The Lanyons have travelled all over the world and there are branches of the family on most continents. A Lanyon is even listed as a ruler of the Northern State of Gonja in Ghana!
Gonja was created by Mande Conquerors around the beginning of the 17th century. According to Wikipedia the capital is Yagbum.

The first ruler of Gonja was Sumalia Ndewura Jakpa, a slave trader.
Precolonial Gonja society was stratified into castes, with a ruling class, a Muslim trader class, an animist commoner class, and a slave class. Its economy depended largely on trade in slaves from Central Africa and kola nuts, particularly through the market town of Salaga, sometimes called the “Timbuktu of the South.”
Wikipedia gives a list of rulers of Gonja.

Apparently between 1698 and 1699 Lanyon was regent and Yagbongwura (paramount ruler). I suspect the name Lanyon may have been used to fill a gap in the list!
1907 – 1909 Lanyon was again listed as Yagbongwura.
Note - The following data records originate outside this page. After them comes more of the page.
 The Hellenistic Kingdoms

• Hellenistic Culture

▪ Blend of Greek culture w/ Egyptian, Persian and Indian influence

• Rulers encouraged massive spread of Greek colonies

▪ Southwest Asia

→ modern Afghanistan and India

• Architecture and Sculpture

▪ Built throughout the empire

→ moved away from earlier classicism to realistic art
Curiously Wikipedia identifies this Lanyon as Colonel Sir William Owen Lanyon, who died of cancer in New York in 1887.
William was born in Ireland in 1842 the son of Sir Charles Lanyon and his wife Elizabeth Owen. He was a British colonial administrator and army officer.
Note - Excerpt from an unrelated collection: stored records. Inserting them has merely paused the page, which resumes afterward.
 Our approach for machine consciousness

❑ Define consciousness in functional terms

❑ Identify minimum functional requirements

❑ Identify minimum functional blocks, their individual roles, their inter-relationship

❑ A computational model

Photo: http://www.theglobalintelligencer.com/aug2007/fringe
He was invalided in the Ashanti campaign which may be his connection to Gonja.
The Anglo-Ashanti wars lasted 70 years finally ending in 1900. The wars established the British Gold Coast and the country became a British protectorate.

It’s not clear how William Owen Lanyon went from fighting in the Ashanti wars to being listed as a ruler of Gonja twenty years after his death but it makes life interesting for family historians!